On Discrimination and the Elusiveness of Equality

In its broadest sense, discrimination just means recognising a difference between things, or people. In its more common sense, it is used to refer to treating someone differently because of differences which are probably irrelevant in context. For example, racial discrimination might include a tendency not to give people job interviews if they have names associated with black people; sex discrimination would include a tendency to promote men at the expense of equally qualified women. People are also known to discriminate based on class, religion, country of origin, politics, disability, age, appearance and sexual orientation - indeed, almost anything that makes anyone noticeably different.

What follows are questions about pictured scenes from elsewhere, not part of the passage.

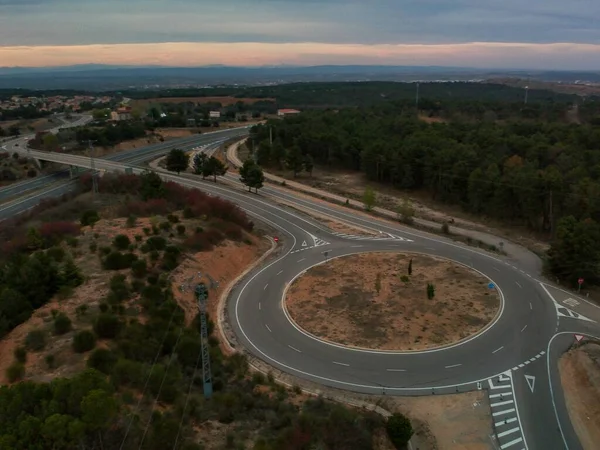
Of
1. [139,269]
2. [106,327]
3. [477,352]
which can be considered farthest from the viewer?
[139,269]

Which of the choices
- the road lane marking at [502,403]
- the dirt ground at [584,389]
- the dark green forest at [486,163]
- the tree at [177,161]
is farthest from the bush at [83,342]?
the tree at [177,161]

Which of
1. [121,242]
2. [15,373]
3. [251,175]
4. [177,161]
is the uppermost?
[177,161]

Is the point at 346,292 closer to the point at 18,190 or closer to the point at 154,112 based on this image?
the point at 18,190

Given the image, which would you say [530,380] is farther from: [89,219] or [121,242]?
[89,219]

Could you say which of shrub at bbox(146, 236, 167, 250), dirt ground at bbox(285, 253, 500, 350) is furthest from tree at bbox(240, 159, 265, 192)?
shrub at bbox(146, 236, 167, 250)

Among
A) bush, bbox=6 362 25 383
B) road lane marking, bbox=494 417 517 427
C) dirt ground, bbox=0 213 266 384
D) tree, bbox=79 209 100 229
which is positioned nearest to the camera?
bush, bbox=6 362 25 383

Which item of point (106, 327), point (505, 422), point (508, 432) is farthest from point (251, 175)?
point (508, 432)

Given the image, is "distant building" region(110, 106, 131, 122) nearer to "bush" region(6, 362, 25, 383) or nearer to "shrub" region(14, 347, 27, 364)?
"shrub" region(14, 347, 27, 364)

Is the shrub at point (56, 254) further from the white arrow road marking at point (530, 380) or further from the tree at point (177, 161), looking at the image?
the tree at point (177, 161)
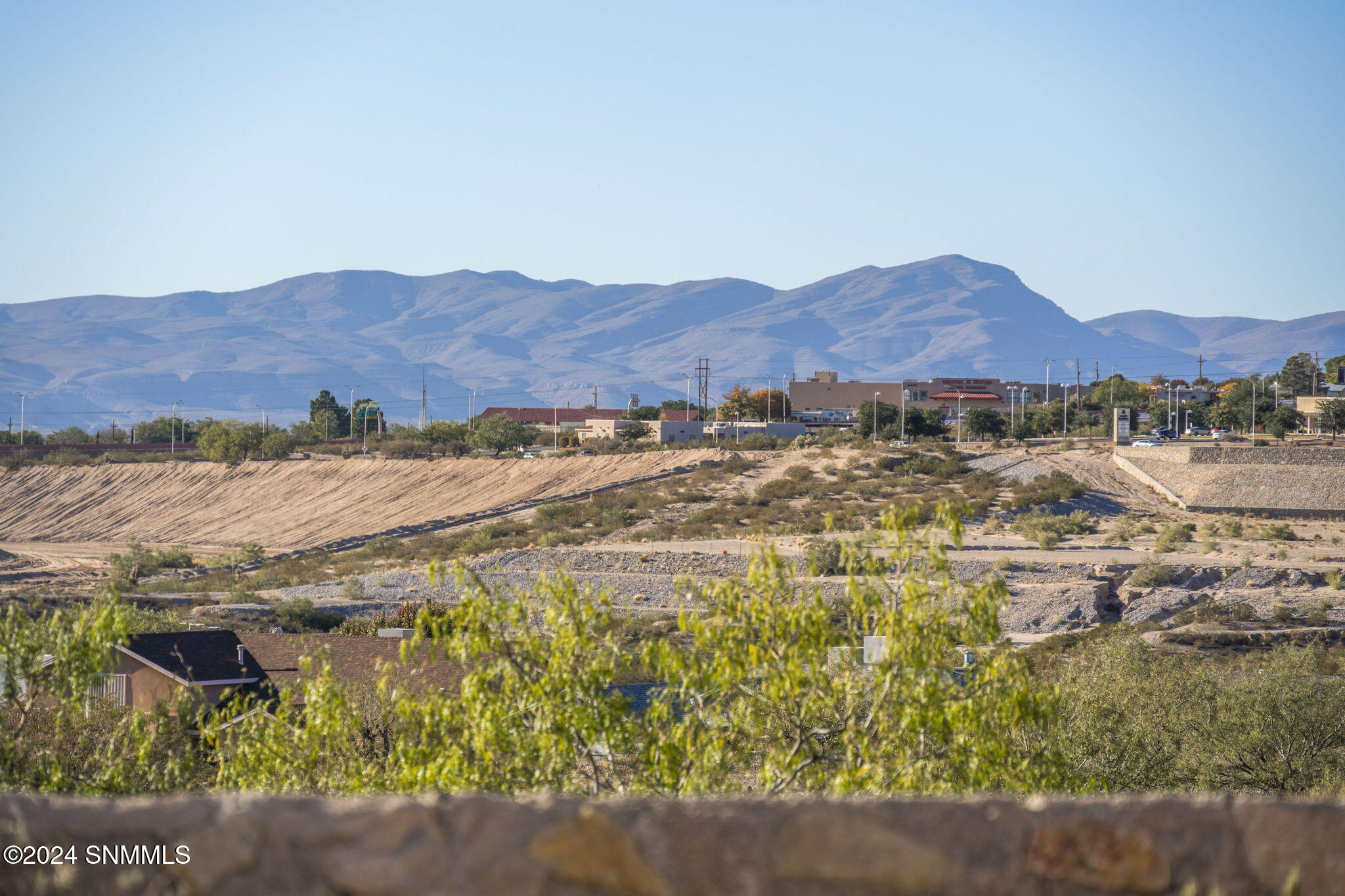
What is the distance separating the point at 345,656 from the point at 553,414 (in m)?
129

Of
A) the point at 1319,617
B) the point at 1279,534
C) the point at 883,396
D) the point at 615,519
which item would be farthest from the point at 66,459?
the point at 1319,617

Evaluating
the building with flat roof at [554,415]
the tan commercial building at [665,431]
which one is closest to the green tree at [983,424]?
the tan commercial building at [665,431]

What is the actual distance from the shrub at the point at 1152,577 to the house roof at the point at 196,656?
35.0 metres

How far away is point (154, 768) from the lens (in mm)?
11141

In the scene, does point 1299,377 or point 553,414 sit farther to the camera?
point 553,414

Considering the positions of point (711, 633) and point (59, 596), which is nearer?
point (711, 633)

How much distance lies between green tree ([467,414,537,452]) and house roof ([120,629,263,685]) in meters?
82.8

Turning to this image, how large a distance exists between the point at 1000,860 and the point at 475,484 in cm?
8617

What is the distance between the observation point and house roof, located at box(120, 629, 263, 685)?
20.6 m

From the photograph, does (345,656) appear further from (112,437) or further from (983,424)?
(112,437)

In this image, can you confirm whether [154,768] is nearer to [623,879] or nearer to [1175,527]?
[623,879]

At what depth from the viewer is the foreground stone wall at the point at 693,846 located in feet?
12.9

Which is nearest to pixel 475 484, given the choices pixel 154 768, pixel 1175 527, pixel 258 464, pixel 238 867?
pixel 258 464

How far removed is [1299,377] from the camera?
137 m
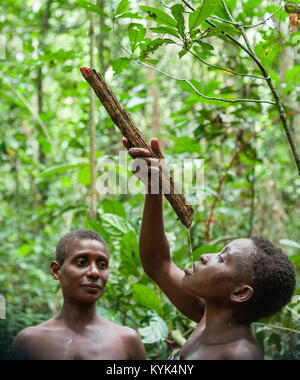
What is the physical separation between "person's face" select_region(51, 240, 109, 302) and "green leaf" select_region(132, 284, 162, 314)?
64cm

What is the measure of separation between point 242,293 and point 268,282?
104 mm

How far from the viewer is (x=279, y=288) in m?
1.58

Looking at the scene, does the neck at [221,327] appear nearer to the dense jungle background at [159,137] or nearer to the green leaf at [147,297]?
the dense jungle background at [159,137]

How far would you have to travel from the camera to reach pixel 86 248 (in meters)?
2.13

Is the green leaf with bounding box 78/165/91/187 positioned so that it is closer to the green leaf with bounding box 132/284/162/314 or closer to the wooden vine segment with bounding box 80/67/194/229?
the green leaf with bounding box 132/284/162/314

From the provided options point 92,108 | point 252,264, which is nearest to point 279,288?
point 252,264

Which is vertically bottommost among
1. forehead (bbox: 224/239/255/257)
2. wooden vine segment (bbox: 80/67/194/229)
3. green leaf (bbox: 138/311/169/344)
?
green leaf (bbox: 138/311/169/344)

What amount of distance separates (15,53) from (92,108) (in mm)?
3435

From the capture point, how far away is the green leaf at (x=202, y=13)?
5.30ft

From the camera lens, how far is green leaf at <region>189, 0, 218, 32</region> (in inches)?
63.6

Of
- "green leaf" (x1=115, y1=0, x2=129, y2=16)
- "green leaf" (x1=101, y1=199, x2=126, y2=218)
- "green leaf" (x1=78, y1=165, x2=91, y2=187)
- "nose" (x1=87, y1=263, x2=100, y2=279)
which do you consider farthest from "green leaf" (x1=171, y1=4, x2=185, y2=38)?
"green leaf" (x1=78, y1=165, x2=91, y2=187)

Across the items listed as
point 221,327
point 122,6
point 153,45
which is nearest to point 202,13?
point 153,45

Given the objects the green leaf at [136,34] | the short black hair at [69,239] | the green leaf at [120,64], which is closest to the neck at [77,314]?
the short black hair at [69,239]

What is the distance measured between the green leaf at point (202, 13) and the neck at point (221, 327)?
1105mm
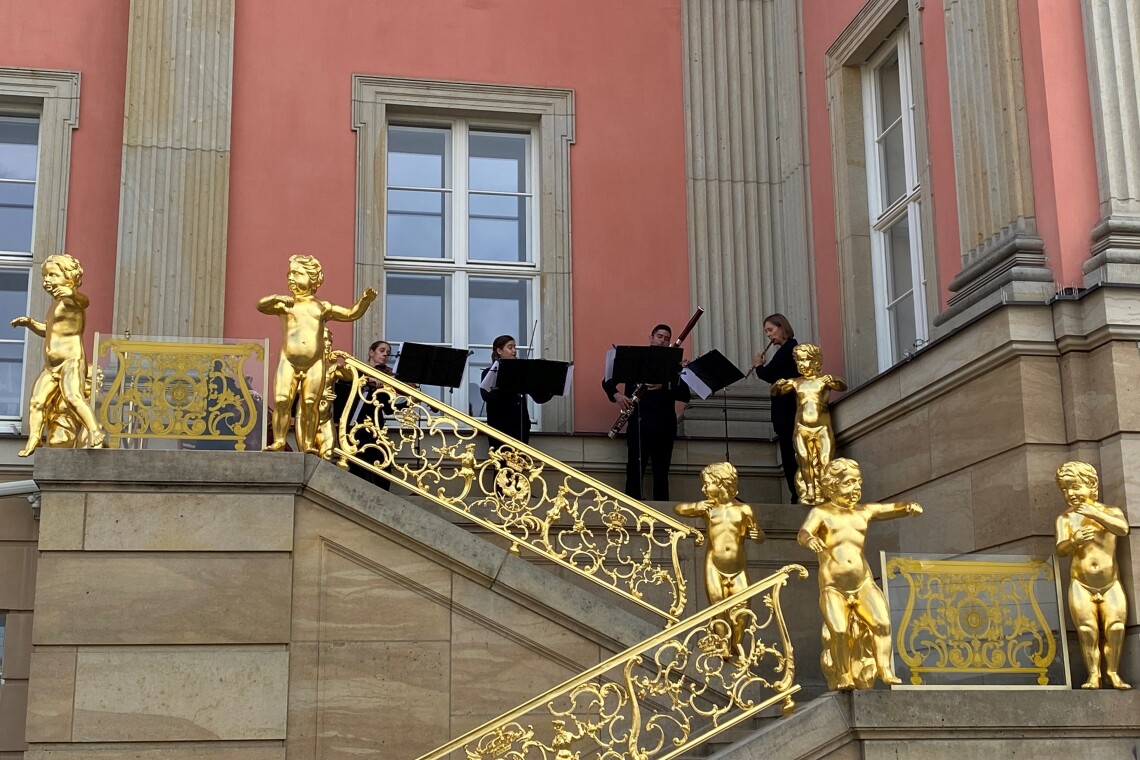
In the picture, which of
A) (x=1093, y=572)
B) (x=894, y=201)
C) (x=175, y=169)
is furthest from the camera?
(x=175, y=169)

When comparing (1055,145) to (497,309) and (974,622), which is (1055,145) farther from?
(497,309)

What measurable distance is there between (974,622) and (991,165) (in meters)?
3.20

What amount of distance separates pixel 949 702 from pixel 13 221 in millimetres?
8489

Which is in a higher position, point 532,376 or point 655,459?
point 532,376

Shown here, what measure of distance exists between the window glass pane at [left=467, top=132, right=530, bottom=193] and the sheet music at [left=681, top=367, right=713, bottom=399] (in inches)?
118

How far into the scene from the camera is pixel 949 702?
7.80 meters

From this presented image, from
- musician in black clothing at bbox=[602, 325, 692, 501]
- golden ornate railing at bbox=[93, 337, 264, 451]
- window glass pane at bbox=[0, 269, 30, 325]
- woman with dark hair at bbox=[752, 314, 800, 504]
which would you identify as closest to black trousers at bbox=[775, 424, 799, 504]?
woman with dark hair at bbox=[752, 314, 800, 504]

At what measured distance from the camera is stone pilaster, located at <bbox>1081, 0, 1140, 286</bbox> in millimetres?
9141

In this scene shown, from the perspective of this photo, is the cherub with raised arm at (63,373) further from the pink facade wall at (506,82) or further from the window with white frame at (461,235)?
the window with white frame at (461,235)

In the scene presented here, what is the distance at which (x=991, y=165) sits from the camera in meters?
9.97

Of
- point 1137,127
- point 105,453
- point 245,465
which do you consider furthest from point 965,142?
point 105,453

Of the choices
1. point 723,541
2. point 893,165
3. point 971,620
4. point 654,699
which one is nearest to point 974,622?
point 971,620

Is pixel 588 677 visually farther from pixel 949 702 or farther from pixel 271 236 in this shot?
pixel 271 236

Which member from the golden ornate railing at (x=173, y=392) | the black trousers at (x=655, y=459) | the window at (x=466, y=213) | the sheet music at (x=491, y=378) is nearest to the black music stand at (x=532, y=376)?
the sheet music at (x=491, y=378)
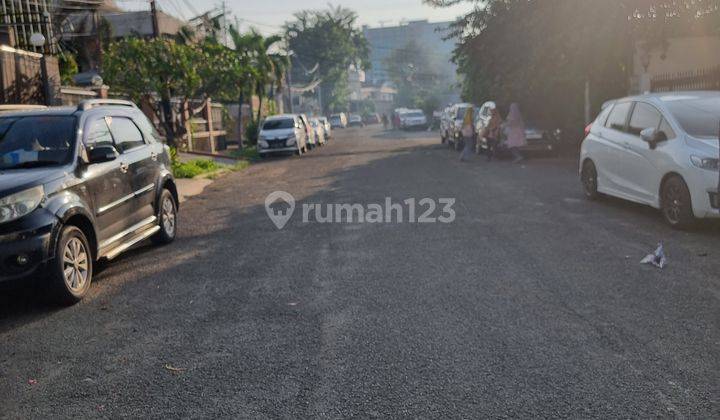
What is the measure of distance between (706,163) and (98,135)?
7208 millimetres

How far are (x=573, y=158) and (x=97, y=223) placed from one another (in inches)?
678

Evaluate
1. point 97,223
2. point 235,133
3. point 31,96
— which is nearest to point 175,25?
point 235,133

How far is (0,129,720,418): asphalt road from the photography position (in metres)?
3.99

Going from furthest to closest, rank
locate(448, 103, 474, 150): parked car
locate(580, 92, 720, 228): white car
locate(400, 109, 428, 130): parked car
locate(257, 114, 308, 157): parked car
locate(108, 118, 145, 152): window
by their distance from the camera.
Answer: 1. locate(400, 109, 428, 130): parked car
2. locate(257, 114, 308, 157): parked car
3. locate(448, 103, 474, 150): parked car
4. locate(580, 92, 720, 228): white car
5. locate(108, 118, 145, 152): window

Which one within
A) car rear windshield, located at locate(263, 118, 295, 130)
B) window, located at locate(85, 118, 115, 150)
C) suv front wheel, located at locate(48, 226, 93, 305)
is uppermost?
window, located at locate(85, 118, 115, 150)

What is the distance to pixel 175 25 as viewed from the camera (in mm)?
42219

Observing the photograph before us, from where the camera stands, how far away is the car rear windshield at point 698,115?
30.3 ft

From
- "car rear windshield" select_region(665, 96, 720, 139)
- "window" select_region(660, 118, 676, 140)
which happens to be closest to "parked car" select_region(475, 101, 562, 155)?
"car rear windshield" select_region(665, 96, 720, 139)

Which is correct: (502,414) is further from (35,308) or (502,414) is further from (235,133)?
(235,133)

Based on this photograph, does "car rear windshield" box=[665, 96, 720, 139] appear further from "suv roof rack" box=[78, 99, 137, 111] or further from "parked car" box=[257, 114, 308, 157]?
"parked car" box=[257, 114, 308, 157]

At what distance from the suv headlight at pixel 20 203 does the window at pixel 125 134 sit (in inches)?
85.4

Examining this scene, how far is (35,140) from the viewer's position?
743 centimetres

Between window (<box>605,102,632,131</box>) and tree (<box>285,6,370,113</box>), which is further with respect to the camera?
tree (<box>285,6,370,113</box>)

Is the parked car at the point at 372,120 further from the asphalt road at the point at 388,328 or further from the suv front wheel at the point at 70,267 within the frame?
the suv front wheel at the point at 70,267
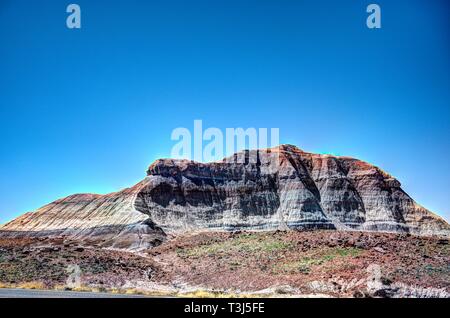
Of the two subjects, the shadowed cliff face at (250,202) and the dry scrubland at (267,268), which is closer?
the dry scrubland at (267,268)

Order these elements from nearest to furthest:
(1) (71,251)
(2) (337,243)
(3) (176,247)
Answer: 1. (2) (337,243)
2. (1) (71,251)
3. (3) (176,247)

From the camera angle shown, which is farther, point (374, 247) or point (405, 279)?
point (374, 247)

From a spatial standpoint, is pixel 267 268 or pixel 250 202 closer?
pixel 267 268

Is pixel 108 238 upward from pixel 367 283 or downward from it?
downward

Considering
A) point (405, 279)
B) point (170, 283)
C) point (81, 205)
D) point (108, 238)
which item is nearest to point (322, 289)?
point (405, 279)

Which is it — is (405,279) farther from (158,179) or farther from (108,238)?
(158,179)

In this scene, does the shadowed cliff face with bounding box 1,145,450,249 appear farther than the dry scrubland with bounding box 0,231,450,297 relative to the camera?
Yes

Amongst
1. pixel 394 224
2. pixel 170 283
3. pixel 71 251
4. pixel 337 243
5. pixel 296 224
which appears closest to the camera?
pixel 170 283

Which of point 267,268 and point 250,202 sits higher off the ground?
point 267,268
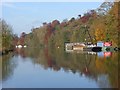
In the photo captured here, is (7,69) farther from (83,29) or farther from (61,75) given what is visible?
(83,29)

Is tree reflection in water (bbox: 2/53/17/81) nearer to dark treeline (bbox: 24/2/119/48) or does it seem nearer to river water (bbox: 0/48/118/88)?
river water (bbox: 0/48/118/88)

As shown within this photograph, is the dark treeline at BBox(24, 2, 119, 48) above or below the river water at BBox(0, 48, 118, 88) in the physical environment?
above

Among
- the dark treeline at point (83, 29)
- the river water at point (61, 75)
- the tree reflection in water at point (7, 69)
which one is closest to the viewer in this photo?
the river water at point (61, 75)

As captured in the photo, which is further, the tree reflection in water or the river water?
the tree reflection in water

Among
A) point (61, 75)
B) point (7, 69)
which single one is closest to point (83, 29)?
point (7, 69)

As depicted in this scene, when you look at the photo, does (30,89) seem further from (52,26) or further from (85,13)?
(52,26)

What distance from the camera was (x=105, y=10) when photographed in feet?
211

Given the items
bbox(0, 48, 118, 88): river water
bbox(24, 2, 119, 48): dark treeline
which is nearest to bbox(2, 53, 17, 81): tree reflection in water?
bbox(0, 48, 118, 88): river water

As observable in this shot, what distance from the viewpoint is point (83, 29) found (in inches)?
3580

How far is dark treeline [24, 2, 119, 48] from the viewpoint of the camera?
5681 cm

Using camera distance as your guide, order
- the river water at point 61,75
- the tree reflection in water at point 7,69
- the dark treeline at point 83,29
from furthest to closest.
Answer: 1. the dark treeline at point 83,29
2. the tree reflection in water at point 7,69
3. the river water at point 61,75

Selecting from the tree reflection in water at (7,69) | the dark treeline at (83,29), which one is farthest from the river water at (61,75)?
the dark treeline at (83,29)

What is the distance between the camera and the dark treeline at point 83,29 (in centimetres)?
5681

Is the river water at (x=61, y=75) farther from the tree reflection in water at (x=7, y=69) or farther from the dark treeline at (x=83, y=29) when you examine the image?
the dark treeline at (x=83, y=29)
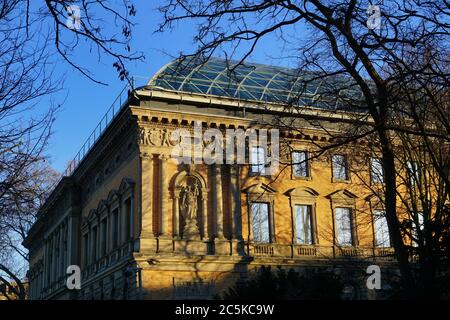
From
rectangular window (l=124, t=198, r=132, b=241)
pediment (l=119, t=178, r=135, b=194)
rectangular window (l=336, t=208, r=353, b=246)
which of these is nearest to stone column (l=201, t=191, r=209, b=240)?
pediment (l=119, t=178, r=135, b=194)

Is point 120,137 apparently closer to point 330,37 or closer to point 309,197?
point 309,197

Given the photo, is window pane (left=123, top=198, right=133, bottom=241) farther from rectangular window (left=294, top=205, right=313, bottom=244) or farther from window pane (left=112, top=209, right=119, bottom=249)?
rectangular window (left=294, top=205, right=313, bottom=244)

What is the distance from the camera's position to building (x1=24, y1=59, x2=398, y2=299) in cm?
2955

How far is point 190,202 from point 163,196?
1481 millimetres

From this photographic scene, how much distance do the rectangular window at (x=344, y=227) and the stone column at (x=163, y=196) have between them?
32.9 feet

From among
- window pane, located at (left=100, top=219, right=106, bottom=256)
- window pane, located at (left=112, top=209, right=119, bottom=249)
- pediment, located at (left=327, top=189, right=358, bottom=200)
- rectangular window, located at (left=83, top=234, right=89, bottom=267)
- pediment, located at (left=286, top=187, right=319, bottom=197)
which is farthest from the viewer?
rectangular window, located at (left=83, top=234, right=89, bottom=267)

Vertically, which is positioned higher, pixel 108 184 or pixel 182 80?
pixel 182 80

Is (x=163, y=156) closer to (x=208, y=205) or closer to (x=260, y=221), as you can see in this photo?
(x=208, y=205)

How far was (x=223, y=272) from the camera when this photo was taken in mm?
30047

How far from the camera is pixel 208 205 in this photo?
31359mm

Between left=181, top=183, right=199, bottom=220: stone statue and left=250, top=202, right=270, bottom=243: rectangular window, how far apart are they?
3242 millimetres

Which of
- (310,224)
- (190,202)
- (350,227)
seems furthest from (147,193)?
(350,227)
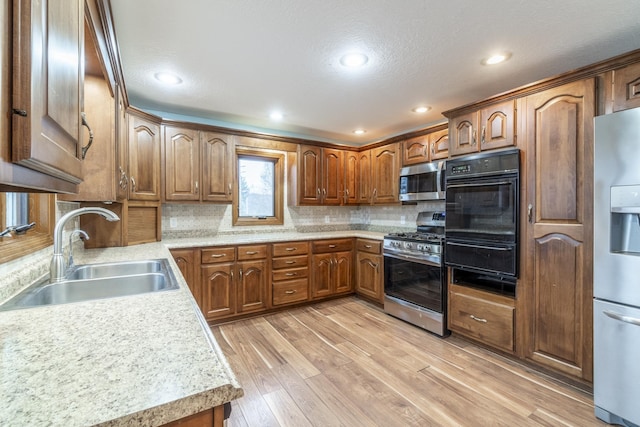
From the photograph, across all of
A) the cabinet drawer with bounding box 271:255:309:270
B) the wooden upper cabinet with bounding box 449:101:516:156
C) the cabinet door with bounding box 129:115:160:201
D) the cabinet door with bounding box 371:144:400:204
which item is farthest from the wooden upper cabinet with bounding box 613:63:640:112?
the cabinet door with bounding box 129:115:160:201

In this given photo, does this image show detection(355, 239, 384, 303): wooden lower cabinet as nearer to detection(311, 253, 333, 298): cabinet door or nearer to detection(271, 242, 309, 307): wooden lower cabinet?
detection(311, 253, 333, 298): cabinet door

As long as the basis of the discrimination is indeed irrelevant, it is not only unjust but also inefficient, objectively resulting in the wrong people attaining the best positions.

In the last half-century, great strides have been made towards reducing this sort of discrimination in English-speaking countries, and other parts of the world. Discriminatory laws have been repealed, and new laws have been introduced to ban sex or race discrimination in the workplace. In some places it is also illegal to discriminate based on religion, sexual orientation or gender identity. There is no doubt that these changes have made life very much better for people with characteristics that have historically attracted discrimination, and they have almost certainly been good for the economy at large, since they prevent people from making certain counter-productive economic decisions.

However, the fight for equality goes much deeper than just fighting against discrimination, because there is way more to privilege than that. On average, women are still paid far less than men, and blacks are still paid far less than whites, for reasons which can not entirely be blamed on discrimination as such. That is not to say those reasons are any good, or that discrimination is a thing of the past, but there is a lot more to the story.

Women in the UK and North America are now usually paid as much as men for identical jobs - however, the kinds of jobs that women do are overwhelmingly paid worse than the kinds of jobs that men do. The underlying reasons for this are undoubtedly partly sexist, many of them stemming from discriminatory education and conditioning, but they are also a facet of the general idiocy of our current economic system when it comes to fairly compensating worthwhile work. One aspect of this is that professions full of people who are motivated by something other than money and power, like a desire to help people, tend to be paid worse - even if they take more work and are valued at least as highly by other people. They also attract more women than professions with little going for them besides status and salary, presumably for cultural reasons.

The reasons for black people doing worse, economically, than their lighter-skinned peers have a great deal to do with inherited wealth - and its flipside, inherited poverty. If your ancestors were robbed, abused and kept down by the ruling class, and you live in an economic system where people are far, far likelier to do well if their parents were well-to-do, you are going to start with a major disadvantage in life, whatever people think about your skin colour. For this reason, the fight against racism, like the closely related fight for equality among castes in India, has considerable overlap with the fight against classism. Capitalism and inheritance are enormous barriers to economic equality in all of these cases.

In short, there is a big difference between equality of opportunity and actual equality. This is why 'positive discrimination' has sometimes been encouraged in the workplace and in educational institutions: to give people a fair chance, you need to acknowledge the disadvantages they start out with. Once again, this can be argued in terms of efficiency as well as justice. If you are looking for intelligent people, and you know that equally intelligent kids are likely to do worse at school if they come from disadvantaged backgrounds, it makes sense to look more favourably on disadvantaged kids with equivalent qualifications. Positive discrimination of any sort runs a serious risk of fostering resentment, however, and the suspicion that someone only got to the position they are in because of their background.

The fight against discrimination carries on, and in much of the world it has hardly begun. The fight for equality has even further to go.